How Five Well-Known Podcasts Approach Storytelling

It has been over a month since I last posted, and I’ve been busy. I preached three sermons during that time, in addition to my regular work responsibilities, so I didn’t have a whole lot of time for pleasure reading or thinking bloggy thoughts.

But I did finish a unique book yesterday: Out on the Wire: The Storytelling Secrets of the New Masters of RadioThe author, Jessica Abel, is a graphic novelist, and in this book she uses that medium to explore how several popular radio shows approach the craft of telling a story.

I was drawn to this book because I listen to several of these shows (in podcast form) on a weekly basis—This American Life, Planet Money, Radiolab, and 99% Invisible. I have heard of the others in the book (Snap Judgment, Radio Diaries, and The Moth), but just don’t have time to fit them into my regular podcast routine. In short, I am a big fan of this kind of radio, which Abel calls in the book “narrative nonfiction,” and I was curious to see how they approached the art of telling a story that they are all clearly so good at.

Back in 1999, Abel was commissioned by the host of This American Life, Ira Glass, to create a graphic novel called Radio: An Illustrated Guide as a pledge drive premium. In that book (part of which is reproduced inside this one), Abel illustrated how This American Life went about bringing their stories to the air. This book has a similar purpose, but has a broader scope. It still features Ira Glass (that’s him and Abel on the cover), but also is based on interviews with several other producers and reporters, looking at the methods they use. The book is organized into five chapters that deal, respectively, with ideas, character and voice, story structure, sound, and “the edit” (which is not the same as “editing”; it’s a meeting in which reporters and producers give feedback on each other’s stories).

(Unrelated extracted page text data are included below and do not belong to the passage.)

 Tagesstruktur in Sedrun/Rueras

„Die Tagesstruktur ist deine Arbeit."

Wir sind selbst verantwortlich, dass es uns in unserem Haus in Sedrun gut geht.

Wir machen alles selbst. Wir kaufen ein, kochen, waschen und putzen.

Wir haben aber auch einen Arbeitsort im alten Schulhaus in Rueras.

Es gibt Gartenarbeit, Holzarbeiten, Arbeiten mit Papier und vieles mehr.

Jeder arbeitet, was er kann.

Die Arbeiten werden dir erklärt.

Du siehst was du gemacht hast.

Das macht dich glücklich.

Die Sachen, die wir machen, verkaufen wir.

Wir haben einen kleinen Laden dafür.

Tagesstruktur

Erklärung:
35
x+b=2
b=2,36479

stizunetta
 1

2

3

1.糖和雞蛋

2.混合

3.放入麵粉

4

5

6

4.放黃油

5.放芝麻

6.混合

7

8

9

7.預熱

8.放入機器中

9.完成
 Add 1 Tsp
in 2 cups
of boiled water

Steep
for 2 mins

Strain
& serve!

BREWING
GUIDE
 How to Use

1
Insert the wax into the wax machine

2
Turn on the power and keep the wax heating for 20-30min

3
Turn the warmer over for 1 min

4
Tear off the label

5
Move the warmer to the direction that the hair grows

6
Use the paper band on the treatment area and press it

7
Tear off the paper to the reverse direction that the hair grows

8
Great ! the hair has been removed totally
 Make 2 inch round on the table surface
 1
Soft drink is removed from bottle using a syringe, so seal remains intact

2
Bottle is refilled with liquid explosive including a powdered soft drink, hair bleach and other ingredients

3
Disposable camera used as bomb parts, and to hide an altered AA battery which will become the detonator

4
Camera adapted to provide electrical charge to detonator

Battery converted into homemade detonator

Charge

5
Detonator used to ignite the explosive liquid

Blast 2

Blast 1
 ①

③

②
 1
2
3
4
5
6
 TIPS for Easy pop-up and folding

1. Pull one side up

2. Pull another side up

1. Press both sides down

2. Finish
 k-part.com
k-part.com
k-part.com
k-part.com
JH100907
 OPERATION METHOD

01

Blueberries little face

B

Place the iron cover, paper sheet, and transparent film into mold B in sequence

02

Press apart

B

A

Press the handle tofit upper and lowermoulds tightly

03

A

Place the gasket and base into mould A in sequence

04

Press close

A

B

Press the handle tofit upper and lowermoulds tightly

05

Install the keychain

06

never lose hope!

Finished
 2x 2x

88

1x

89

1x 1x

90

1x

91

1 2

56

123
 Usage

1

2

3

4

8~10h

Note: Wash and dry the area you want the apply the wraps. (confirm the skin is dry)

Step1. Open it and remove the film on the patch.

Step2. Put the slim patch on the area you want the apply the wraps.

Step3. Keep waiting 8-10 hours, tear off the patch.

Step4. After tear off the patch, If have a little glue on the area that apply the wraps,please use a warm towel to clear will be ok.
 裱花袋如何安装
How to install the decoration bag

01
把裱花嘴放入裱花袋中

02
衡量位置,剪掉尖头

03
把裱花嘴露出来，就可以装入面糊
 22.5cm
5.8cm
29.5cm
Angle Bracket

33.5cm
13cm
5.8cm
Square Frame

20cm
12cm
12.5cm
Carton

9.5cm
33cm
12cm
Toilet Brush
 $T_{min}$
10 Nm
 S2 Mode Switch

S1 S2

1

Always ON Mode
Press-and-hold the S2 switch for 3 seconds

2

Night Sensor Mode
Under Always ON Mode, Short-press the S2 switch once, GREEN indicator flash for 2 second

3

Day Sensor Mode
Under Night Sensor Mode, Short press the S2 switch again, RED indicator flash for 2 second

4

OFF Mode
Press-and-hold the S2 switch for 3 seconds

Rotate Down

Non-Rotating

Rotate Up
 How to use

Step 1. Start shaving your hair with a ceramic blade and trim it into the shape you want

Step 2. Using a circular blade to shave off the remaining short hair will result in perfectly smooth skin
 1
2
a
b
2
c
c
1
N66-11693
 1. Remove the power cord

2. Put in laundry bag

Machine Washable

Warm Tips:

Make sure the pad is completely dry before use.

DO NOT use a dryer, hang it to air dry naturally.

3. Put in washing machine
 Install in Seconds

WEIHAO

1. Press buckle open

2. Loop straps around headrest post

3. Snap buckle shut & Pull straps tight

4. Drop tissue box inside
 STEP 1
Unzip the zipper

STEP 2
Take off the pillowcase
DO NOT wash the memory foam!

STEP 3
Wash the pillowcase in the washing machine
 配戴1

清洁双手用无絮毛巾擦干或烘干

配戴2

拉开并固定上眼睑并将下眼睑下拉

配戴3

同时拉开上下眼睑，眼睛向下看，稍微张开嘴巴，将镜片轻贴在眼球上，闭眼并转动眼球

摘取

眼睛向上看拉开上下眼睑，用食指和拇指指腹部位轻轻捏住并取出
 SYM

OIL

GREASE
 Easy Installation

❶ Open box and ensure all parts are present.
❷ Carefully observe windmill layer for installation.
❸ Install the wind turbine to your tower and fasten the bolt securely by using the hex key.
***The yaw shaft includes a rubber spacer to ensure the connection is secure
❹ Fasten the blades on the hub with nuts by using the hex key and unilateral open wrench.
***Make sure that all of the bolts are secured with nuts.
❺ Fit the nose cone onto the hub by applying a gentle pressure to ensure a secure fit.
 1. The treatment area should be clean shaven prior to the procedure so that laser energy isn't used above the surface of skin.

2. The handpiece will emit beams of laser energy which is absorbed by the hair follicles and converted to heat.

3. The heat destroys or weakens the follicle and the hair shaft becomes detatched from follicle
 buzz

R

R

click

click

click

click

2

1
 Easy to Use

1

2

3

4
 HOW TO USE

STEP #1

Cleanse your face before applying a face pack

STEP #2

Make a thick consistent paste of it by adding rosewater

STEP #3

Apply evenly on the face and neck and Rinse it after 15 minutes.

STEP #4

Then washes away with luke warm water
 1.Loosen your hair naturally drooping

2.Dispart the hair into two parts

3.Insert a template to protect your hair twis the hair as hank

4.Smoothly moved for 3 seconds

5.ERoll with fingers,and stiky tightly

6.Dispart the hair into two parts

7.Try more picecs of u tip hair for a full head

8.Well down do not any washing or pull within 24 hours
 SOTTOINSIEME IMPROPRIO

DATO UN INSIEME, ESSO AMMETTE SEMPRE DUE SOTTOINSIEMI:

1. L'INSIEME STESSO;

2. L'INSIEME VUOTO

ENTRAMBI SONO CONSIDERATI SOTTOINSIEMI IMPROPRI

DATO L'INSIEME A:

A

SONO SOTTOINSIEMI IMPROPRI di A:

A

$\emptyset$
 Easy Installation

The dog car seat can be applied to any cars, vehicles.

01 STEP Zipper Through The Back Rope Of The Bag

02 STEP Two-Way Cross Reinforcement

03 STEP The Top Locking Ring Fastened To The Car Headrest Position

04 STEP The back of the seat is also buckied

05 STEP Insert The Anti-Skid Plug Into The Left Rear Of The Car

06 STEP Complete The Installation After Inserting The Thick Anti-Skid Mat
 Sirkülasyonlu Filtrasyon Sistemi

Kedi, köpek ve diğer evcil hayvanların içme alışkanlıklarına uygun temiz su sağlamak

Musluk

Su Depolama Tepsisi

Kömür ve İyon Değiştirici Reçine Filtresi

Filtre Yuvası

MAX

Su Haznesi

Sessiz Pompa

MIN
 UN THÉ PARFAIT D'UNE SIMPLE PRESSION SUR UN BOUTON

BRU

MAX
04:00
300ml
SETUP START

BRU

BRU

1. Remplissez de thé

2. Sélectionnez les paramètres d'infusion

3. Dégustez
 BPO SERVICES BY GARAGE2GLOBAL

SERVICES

So what are the secrets mentioned in the title? Well, Abel doesn’t provide readers with a list, so I can only mention some of the things that stuck out to me. In the Idea chapter, Abel tells readers that reporters often try to phrase potential stories as part of a general formula as a rough way to see if they will work. For example, it’s often difficult in the beginning to separate a topic from an actual story. So Alex Blumberg, formerly of Planet Money, uses this formula: “I’m doing a story about X”—the topic—”and what’s interesting about it is Y”—the story. If you don’t have an answer for the second part, you don’t have a story yet. In the Character and Voice chapter, reporters share various tricks that they use to try and get an authentic, interesting voice out of people, including themselves. Robert Smith of Planet Money, for example, models behavior for people he’s interviewing: he tells jokes himself if we wants other people to be funny. In the Story Structure chapter, Sean Cole of Radiolab talks about signposting—overcommunicating important details to listeners. When you’re telling a story, you tend to communicate less because you assume everyone is on board. But to keep people engaged, you have to state and restate the “obvious,” because it isn’t always as obvious as you think: who is speaking, what this key moment means, etc. In fact, my one main criticism of this book is that I wish there were more signposting. There were so many different people talking, and so much switching back and forth, that even though Abel drew them the same way every time, it would have been nice for her to restate their names again.

This book will of course be most interesting to people who are wanting to get into this world of narrative nonfiction radio as a career or avocation. But it is also interesting to people—like me—who are in any sort of creative work (writing sermons, editing books) and wondering how other people do it.

Note: Thanks to the publisher for a review copy of this book. I was not asked to give a positive review.